--- TASK DESCRIPTION ---
Every line between the one containing "PS : Alioune" and the last line of the data, both included, is to be set down exactly, and pictures are to be omitted.

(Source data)
--- --- ---
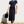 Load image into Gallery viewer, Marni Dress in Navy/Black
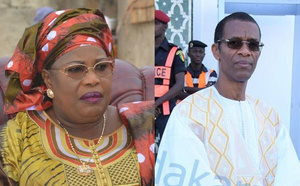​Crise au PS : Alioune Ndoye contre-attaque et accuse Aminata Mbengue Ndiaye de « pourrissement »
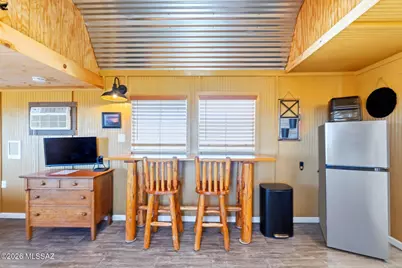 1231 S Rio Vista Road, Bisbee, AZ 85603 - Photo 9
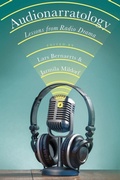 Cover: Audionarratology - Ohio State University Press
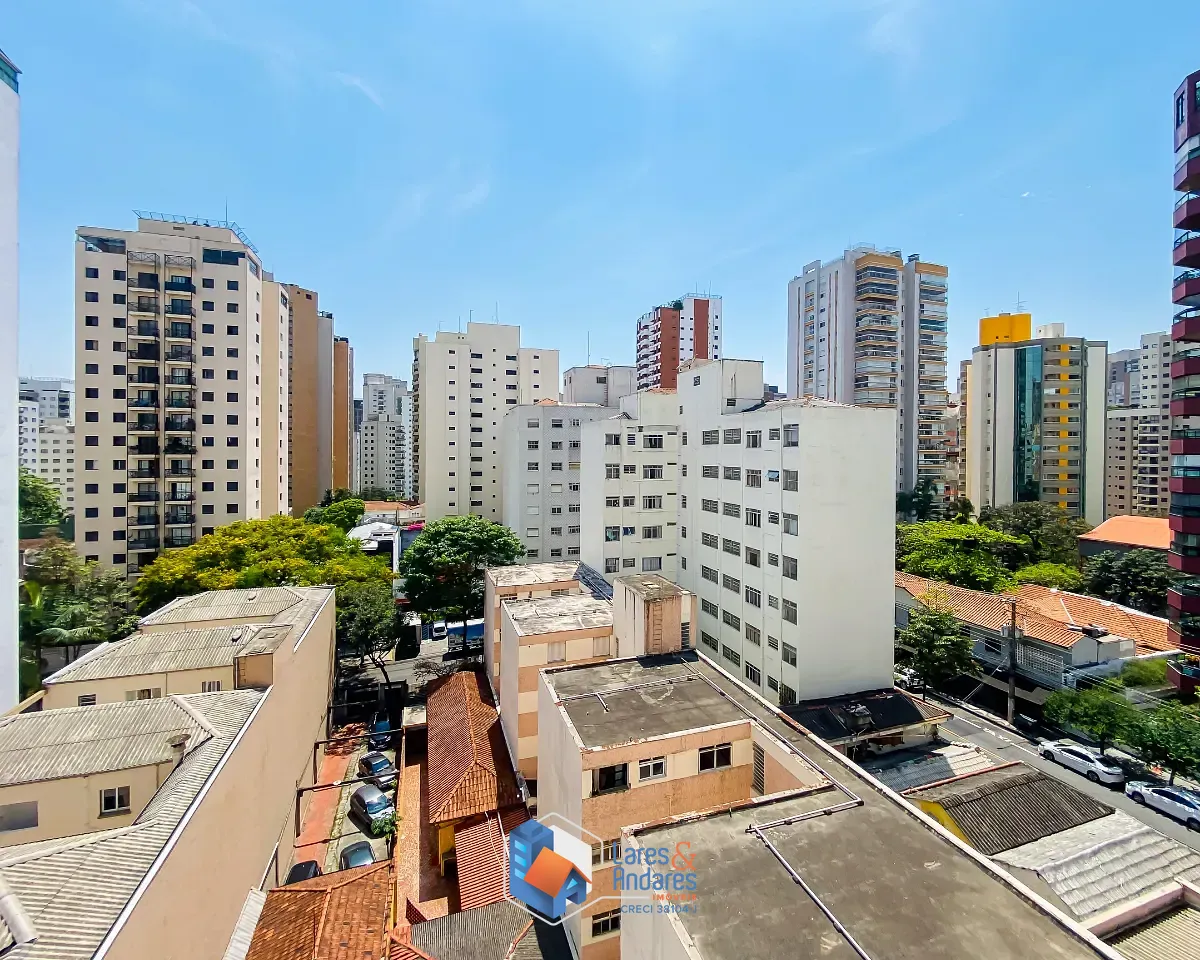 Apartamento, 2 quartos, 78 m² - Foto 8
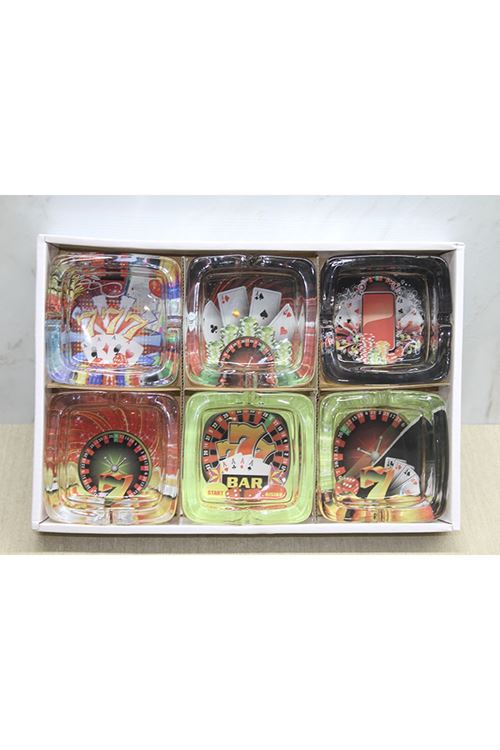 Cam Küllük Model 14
--- --- ---
--- THE COMPLETED TASK ---
​Crise au PS : Alioune Ndoye contre-attaque et accuse Aminata Mbengue Ndiaye de « pourrissement »
 1231 S Rio Vista Road, Bisbee, AZ 85603 - Photo 9
 Cover: Audionarratology - Ohio State University Press
 Apartamento, 2 quartos, 78 m² - Foto 8
 Cam Küllük Model 14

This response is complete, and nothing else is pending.